Naive Expectation of Full AI Explainability and Transparency
Aditya Mohan
AI Expert, Philosopher-Scientist, & VC/PE. Strategy, M&A, & Litigation. AGI, Embodied AI, & Aviation.
It was clear from Alan M Turing’ arguments in 1950 and holds true even now that a human cannot be a machine and a machine, just like humans, can be unpredictable.?
Turing in Computing Machinery and Intelligence, Journal of Philosophy, Mind, 1950:
“To attempt to provide rules of conduct to cover every eventuality, even those arising from traffic lights, appears to be impossible. With all this I agree.”

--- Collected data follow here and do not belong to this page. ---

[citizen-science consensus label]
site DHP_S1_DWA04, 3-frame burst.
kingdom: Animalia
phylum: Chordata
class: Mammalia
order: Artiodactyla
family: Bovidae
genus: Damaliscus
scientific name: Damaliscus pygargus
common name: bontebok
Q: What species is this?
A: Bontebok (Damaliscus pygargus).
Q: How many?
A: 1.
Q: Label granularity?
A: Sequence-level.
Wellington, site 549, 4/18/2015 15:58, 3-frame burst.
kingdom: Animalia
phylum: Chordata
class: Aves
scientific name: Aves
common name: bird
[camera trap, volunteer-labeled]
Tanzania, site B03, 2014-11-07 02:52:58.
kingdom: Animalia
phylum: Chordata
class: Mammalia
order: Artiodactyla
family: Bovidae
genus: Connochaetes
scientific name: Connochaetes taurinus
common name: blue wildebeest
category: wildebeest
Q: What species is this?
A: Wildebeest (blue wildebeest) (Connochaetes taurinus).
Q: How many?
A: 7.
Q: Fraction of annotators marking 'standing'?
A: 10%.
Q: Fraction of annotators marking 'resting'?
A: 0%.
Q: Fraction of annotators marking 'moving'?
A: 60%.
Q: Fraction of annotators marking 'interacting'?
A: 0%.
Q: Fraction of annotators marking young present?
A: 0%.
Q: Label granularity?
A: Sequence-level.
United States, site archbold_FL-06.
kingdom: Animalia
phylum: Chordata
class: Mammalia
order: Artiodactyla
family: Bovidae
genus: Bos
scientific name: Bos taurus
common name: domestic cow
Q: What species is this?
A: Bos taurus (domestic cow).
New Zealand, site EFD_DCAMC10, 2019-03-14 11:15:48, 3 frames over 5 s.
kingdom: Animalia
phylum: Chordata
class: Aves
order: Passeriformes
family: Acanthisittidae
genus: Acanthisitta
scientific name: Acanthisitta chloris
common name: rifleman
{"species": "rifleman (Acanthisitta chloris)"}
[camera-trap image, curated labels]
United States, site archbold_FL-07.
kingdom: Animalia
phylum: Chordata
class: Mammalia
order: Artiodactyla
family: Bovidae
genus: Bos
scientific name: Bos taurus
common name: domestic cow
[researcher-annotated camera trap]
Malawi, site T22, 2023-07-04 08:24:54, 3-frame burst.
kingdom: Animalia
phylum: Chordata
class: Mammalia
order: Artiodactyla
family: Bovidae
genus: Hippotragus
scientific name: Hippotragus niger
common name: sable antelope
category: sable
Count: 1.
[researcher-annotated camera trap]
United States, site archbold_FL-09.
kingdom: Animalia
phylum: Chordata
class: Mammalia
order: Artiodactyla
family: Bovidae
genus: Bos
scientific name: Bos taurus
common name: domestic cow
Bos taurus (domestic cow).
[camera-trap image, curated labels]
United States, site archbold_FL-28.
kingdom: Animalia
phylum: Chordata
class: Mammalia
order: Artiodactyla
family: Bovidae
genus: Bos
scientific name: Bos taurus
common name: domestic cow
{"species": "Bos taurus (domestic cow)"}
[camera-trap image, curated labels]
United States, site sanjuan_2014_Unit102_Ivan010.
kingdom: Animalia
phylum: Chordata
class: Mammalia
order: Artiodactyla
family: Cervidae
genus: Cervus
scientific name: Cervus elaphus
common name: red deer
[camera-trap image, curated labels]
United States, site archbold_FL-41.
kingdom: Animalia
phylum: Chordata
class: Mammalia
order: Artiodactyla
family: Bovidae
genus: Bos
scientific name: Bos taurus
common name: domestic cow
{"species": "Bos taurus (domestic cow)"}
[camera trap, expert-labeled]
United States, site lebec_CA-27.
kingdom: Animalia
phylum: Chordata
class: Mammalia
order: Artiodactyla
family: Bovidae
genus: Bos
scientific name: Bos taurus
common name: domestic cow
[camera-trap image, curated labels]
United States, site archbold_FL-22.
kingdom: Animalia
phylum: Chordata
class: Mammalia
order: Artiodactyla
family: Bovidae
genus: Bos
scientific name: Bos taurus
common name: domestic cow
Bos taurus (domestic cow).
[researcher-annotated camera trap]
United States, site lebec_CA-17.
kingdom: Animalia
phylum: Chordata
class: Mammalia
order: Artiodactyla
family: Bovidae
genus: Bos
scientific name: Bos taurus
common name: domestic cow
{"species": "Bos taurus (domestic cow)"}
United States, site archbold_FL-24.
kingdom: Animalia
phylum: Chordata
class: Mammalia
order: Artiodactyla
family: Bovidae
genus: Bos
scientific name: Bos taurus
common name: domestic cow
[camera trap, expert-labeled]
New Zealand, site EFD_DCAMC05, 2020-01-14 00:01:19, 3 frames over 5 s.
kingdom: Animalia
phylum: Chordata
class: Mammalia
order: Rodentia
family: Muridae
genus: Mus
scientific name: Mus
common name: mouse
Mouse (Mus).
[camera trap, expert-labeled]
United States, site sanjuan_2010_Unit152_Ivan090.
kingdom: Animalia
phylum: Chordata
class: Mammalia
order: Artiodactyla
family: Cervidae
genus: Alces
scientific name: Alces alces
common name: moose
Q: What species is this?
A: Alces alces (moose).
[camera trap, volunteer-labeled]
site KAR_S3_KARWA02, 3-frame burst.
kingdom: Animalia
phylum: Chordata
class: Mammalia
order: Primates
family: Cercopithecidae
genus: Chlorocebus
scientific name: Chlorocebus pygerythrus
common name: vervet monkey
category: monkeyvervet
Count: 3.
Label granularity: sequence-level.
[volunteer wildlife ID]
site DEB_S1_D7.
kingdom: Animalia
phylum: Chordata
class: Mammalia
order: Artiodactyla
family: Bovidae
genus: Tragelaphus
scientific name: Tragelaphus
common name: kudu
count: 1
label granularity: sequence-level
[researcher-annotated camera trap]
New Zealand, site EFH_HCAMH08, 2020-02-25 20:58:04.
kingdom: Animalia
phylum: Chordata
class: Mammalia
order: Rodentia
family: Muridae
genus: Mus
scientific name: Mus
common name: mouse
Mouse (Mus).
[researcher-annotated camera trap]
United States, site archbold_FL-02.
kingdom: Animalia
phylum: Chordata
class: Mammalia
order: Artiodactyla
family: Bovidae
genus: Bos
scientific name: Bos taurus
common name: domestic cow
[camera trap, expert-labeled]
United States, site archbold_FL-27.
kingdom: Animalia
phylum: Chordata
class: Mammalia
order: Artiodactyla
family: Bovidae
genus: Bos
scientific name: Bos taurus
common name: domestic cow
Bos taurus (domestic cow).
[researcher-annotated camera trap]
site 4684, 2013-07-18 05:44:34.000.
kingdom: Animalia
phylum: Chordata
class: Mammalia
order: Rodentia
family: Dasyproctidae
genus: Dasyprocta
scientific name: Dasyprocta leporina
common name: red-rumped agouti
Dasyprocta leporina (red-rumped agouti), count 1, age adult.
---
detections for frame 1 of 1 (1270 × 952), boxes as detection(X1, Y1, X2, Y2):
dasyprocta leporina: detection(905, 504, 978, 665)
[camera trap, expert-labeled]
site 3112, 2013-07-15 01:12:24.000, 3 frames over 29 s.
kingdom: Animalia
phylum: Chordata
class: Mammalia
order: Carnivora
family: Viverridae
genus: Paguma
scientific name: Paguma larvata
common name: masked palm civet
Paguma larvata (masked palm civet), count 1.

Any solution system that is built with an expectation of full explainability and transparency is neither possible nor reasonable. Deep learning algorithms especially and the AI models built using it such as GPT-4, StableDiffusion, MidJourney, ChatGPT, and Google Bard, have some level of intuition and replicates to a certain degree how the human mind thinks and makes decisions. Such advanced AI solutions do not provide a clear logic or a path on how a decision may have been derived.?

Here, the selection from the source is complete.